# Group Members : Mansi Sharma, Antra Sinha, Nikhil Nair

# MIS 285N: Homework 1

Submit:

A pdf of your notebook with solutions.
A link to your colab notebook or also upload your .ipynb if not working on colab.

# Goals of this Lab

**Fully Connected Models and XOR**


1. How to create data objects that pytorch can use
2. How to create a dataloader
3. How to define a basic fully connected single layer model
4. How to define a multi-layer fully connected model
5. How to add non-linear activation functions.
6. How to add layers in two different ways

We also see the importance of nonlinear activation functions directly, by experimenting with the simple 4-data-point XOR example that we saw in class.


In [1]:
import torch
import numpy as np
import time
from tqdm.notebook import tqdm

# First we define a linear regressor.
This is the same as a fully connected layer. It will be a building block in making deeper neural networks with fully connected layers.

In [2]:
# We define our first class: LinearRegressor
#
class LinearRegressor(torch.nn.Module):
    def __init__(self, input_dim, output_dim):
        """
        Define the layer(s) needed for the linear model.
        """
        super().__init__()
        self.linear = torch.nn.Linear(input_dim, output_dim, bias = True) # just linear

    def forward(self, x):
        """
        Calculate the regression score (MSE).

        Input:
            x (float tensor N x d): input rows
        Output:
            y (float tensor N x 1): regression output
        """
        x = self.linear(x)
        return torch.flatten(x)


    # defining a separate predict function is useful for multi-class
    # classification as we will see later. Here it is
    # unnecessary.

    def predict(self, x):
        """
        Predict the regression label of the input vector.

        Input:
            x (float tensor N X d): input images
        Output:
            y (float tensor N x 1): regression output
        """

Dataset extract>
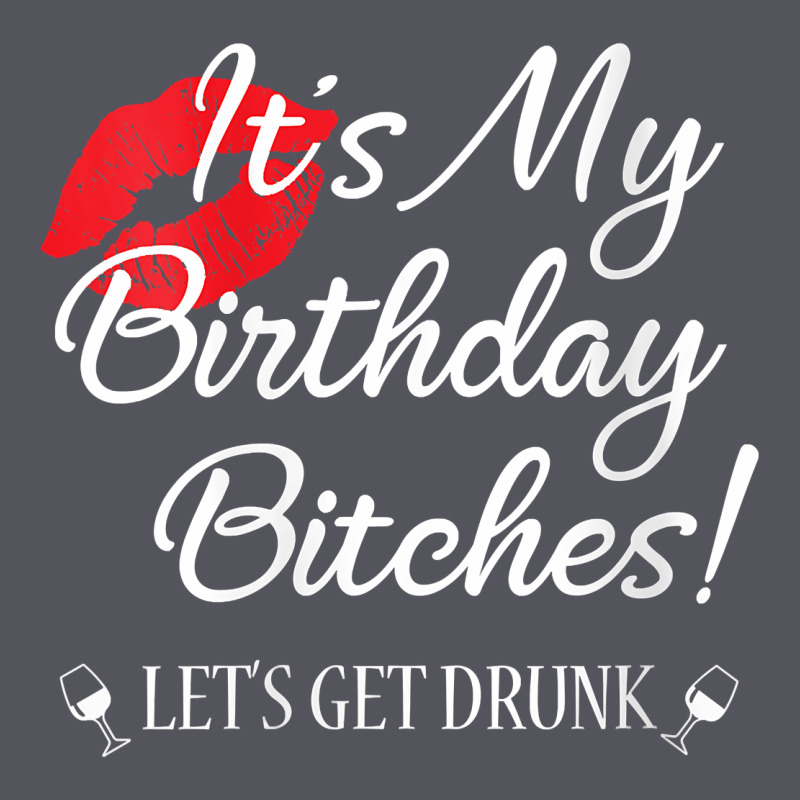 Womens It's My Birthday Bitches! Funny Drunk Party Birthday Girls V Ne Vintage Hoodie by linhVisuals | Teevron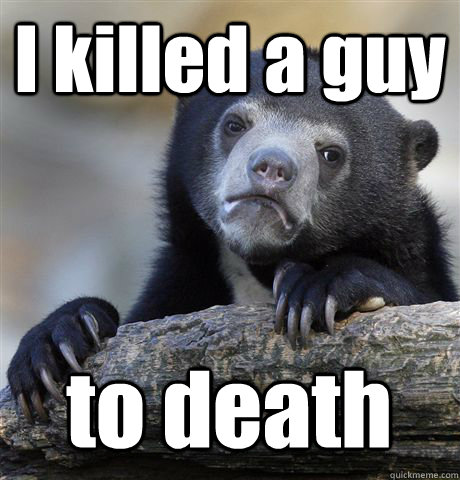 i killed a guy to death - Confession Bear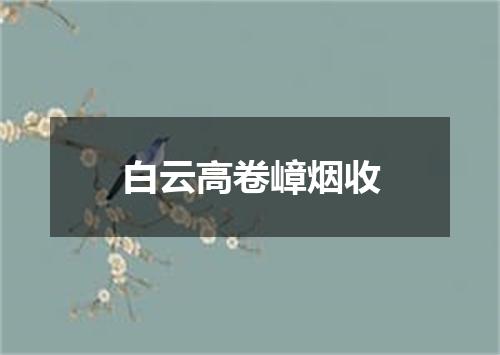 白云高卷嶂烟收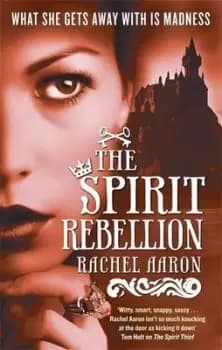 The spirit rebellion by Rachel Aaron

Task objective>
Return the entire PyTorch homework notebook verbatim, from its group members line through the docstring of the predict method. Work only from the PyTorch homework notebook and ignore the data.

Answer section>
# Group Members : Mansi Sharma, Antra Sinha, Nikhil Nair

# MIS 285N: Homework 1

Submit:

A pdf of your notebook with solutions.
A link to your colab notebook or also upload your .ipynb if not working on colab.

# Goals of this Lab

**Fully Connected Models and XOR**


1. How to create data objects that pytorch can use
2. How to create a dataloader
3. How to define a basic fully connected single layer model
4. How to define a multi-layer fully connected model
5. How to add non-linear activation functions.
6. How to add layers in two different ways

We also see the importance of nonlinear activation functions directly, by experimenting with the simple 4-data-point XOR example that we saw in class.


In [1]:
import torch
import numpy as np
import time
from tqdm.notebook import tqdm

# First we define a linear regressor.
This is the same as a fully connected layer. It will be a building block in making deeper neural networks with fully connected layers.

In [2]:
# We define our first class: LinearRegressor
#
class LinearRegressor(torch.nn.Module):
    def __init__(self, input_dim, output_dim):
        """
        Define the layer(s) needed for the linear model.
        """
        super().__init__()
        self.linear = torch.nn.Linear(input_dim, output_dim, bias = True) # just linear

    def forward(self, x):
        """
        Calculate the regression score (MSE).

        Input:
            x (float tensor N x d): input rows
        Output:
            y (float tensor N x 1): regression output
        """
        x = self.linear(x)
        return torch.flatten(x)


    # defining a separate predict function is useful for multi-class
    # classification as we will see later. Here it is
    # unnecessary.

    def predict(self, x):
        """
        Predict the regression label of the input vector.

        Input:
            x (float tensor N X d): input images
        Output:
            y (float tensor N x 1): regression output
        """